Food maker and distributor Kraft Heinz Co. (NASDAQ: KHC) was downgraded to a junk rating. It is among the largest companies in its industry. It is also the most troubled. Research firm Fitch downgraded it to BB+ from BBB-. The company has brutally beat up investors as its shares have fallen from a 52-week high of $48.66 to $26.46.
The downgrade reflects Fitch’s view that Kraft’s leverage will remain elevated above 4x for a prolonged period due to ongoing EBITDA challenges and limited near term debt reduction potential.
Put another way, it will need to increase earnings or dump debt to keep its dividend intact. With its current dividend of $1.60, its yield is an extraordinarily high 5.5%. It is one of the few things that makes the shares attractive.
As Kraft Heinz reported earnings, it became clear that its turnaround plans are a mess. Revenue was below expectations.

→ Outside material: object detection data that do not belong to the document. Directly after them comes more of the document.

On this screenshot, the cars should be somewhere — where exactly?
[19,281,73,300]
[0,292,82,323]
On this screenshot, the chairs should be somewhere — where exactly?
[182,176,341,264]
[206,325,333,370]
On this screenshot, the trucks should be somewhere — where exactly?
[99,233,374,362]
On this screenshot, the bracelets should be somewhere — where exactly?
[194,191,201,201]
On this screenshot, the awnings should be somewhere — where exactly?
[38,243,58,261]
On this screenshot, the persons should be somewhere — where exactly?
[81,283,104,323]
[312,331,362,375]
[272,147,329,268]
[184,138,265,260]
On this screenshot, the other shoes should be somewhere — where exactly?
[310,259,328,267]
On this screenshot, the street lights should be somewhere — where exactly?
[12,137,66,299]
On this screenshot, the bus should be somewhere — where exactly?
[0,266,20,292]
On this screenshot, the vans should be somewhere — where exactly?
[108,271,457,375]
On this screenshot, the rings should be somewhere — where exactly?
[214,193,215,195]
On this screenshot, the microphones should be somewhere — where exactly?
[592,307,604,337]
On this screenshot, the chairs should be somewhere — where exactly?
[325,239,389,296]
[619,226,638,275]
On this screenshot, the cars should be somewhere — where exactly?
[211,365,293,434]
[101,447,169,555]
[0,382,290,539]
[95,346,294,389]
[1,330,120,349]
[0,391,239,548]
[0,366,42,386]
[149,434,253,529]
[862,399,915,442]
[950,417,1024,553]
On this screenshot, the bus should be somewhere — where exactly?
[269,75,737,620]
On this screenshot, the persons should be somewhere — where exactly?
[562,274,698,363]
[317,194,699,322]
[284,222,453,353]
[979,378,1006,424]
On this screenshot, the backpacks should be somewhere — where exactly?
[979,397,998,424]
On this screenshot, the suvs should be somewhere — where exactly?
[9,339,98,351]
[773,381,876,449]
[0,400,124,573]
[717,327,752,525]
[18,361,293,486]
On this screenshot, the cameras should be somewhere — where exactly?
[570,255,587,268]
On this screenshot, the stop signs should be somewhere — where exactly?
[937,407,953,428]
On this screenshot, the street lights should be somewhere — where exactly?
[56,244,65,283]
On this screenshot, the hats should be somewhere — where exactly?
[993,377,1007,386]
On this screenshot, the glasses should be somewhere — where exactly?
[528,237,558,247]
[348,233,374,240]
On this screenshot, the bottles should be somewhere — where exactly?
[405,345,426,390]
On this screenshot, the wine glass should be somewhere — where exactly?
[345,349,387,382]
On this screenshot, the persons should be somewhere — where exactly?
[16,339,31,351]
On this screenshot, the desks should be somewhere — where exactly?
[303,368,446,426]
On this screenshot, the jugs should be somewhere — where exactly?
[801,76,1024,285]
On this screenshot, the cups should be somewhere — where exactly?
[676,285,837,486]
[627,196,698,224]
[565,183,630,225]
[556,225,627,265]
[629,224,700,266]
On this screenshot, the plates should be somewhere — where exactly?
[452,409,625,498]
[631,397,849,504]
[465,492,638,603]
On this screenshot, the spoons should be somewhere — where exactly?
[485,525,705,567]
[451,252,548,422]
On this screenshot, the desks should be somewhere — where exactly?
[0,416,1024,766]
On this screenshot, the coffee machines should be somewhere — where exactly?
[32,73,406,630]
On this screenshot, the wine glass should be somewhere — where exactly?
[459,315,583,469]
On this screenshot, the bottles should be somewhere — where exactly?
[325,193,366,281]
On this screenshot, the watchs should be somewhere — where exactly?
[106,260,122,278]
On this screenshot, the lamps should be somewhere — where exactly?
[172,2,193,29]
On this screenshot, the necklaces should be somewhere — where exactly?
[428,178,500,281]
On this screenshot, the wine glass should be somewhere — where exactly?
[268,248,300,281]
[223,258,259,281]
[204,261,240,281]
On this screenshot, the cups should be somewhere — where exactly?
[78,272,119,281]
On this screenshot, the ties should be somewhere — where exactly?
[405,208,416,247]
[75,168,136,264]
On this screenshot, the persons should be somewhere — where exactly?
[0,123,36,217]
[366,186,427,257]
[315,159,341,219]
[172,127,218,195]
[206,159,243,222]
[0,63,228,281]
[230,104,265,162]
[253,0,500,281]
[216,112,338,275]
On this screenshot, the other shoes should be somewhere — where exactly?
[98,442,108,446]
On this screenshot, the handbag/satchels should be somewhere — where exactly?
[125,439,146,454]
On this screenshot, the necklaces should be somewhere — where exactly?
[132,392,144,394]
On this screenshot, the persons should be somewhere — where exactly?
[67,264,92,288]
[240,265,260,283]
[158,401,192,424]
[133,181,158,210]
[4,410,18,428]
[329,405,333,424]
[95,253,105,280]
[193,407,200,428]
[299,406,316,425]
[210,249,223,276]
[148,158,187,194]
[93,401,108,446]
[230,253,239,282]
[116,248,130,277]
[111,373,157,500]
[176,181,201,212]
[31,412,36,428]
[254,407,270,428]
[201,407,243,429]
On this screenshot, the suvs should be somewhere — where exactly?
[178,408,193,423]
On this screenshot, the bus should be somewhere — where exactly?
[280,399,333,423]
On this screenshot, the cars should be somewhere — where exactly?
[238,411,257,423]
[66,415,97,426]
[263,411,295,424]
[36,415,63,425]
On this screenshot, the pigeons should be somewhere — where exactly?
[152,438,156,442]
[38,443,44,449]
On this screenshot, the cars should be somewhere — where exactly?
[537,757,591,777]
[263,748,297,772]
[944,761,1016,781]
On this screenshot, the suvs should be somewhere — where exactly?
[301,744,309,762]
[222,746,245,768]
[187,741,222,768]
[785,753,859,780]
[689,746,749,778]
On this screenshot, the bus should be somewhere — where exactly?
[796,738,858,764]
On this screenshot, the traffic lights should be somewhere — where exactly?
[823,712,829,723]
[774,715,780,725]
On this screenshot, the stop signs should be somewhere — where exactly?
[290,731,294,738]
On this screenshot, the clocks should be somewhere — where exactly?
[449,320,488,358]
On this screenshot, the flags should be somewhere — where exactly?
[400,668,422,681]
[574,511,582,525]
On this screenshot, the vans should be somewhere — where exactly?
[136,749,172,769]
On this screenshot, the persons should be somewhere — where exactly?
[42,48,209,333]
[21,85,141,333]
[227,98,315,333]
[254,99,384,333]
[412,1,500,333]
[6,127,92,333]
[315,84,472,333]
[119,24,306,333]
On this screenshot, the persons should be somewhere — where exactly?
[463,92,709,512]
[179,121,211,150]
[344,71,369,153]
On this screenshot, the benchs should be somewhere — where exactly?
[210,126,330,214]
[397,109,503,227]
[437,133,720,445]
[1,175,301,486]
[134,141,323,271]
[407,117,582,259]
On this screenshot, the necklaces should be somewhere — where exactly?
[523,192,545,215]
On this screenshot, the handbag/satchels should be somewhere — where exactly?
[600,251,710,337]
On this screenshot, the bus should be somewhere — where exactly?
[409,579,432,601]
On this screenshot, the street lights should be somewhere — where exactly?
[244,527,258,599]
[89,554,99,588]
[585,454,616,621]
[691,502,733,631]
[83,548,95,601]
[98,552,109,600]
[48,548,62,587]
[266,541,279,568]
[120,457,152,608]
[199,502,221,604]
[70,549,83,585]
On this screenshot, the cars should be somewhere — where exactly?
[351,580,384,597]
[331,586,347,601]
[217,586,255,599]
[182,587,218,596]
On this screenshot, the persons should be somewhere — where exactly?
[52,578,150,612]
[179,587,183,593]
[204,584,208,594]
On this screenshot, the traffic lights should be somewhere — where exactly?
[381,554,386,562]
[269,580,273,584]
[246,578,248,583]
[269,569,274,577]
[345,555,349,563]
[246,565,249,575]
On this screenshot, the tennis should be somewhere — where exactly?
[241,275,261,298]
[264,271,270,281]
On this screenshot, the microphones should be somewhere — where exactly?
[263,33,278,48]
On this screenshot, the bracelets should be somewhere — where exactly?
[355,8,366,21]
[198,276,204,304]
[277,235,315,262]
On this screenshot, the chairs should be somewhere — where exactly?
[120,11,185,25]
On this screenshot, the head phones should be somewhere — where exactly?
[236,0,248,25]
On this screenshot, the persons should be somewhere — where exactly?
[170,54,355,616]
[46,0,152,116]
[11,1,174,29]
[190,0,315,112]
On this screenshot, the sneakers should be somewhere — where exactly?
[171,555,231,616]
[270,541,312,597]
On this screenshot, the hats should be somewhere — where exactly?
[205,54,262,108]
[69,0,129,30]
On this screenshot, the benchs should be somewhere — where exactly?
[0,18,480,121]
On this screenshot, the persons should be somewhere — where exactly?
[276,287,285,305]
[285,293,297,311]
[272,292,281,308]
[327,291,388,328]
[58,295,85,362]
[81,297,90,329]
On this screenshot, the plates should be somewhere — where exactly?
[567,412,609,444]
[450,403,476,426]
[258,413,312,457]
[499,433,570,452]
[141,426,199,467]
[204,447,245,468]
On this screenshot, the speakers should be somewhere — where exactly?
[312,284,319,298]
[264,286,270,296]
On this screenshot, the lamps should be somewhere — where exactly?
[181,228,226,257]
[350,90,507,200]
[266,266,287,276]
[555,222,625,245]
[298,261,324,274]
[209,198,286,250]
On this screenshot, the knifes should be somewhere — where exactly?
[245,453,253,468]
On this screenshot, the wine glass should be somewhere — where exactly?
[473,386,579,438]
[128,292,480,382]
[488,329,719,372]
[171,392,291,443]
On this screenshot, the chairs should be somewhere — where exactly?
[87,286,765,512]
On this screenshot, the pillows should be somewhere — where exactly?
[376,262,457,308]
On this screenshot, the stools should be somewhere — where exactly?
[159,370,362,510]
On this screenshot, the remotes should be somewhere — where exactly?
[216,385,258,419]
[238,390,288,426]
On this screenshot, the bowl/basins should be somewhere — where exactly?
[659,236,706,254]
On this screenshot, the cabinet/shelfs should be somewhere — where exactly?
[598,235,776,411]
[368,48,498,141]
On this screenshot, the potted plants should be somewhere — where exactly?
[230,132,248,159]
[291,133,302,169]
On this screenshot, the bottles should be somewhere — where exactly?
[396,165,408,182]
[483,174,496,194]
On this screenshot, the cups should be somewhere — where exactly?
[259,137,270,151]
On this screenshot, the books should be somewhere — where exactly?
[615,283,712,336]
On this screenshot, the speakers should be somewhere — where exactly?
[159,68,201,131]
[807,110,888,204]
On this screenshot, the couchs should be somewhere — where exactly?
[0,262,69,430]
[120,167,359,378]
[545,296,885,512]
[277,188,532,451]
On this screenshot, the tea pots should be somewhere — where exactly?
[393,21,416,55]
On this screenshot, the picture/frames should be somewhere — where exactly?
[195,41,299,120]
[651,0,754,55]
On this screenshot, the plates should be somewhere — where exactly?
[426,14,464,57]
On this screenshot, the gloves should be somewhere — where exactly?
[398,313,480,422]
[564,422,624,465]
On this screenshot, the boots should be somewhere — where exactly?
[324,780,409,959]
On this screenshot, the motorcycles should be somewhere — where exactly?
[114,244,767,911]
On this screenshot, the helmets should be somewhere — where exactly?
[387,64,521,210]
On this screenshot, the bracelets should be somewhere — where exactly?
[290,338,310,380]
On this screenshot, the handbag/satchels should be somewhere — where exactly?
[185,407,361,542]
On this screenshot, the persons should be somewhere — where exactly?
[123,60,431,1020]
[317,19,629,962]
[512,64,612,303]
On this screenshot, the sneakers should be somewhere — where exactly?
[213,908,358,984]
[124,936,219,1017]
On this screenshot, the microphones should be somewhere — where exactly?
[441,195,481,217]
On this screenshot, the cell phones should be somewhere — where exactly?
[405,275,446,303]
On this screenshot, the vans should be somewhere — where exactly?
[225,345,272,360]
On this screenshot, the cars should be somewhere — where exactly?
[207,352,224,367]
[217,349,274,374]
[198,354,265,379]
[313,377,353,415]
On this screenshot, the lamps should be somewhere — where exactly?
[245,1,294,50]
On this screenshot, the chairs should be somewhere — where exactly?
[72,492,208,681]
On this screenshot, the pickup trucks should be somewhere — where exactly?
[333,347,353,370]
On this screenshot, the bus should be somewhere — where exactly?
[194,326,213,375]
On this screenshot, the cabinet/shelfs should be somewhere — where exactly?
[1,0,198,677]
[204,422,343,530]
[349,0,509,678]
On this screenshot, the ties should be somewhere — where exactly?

Fourth-quarter numbers included a drop in revenue of 5.1% to $6.5 billion. EBITA fell 14.3% to $0.72 per share. Kraft Heinz CEO Miguel Patricio said, “While our 2019 results were disappointing, we closed the year with performance consistent with our expectations, and driven by factors we anticipated.” It is a shame the expectations were so low. He promised this year would be better. Apparently, shareholders did not agree.
The company did affirm its dividend, but that was about all.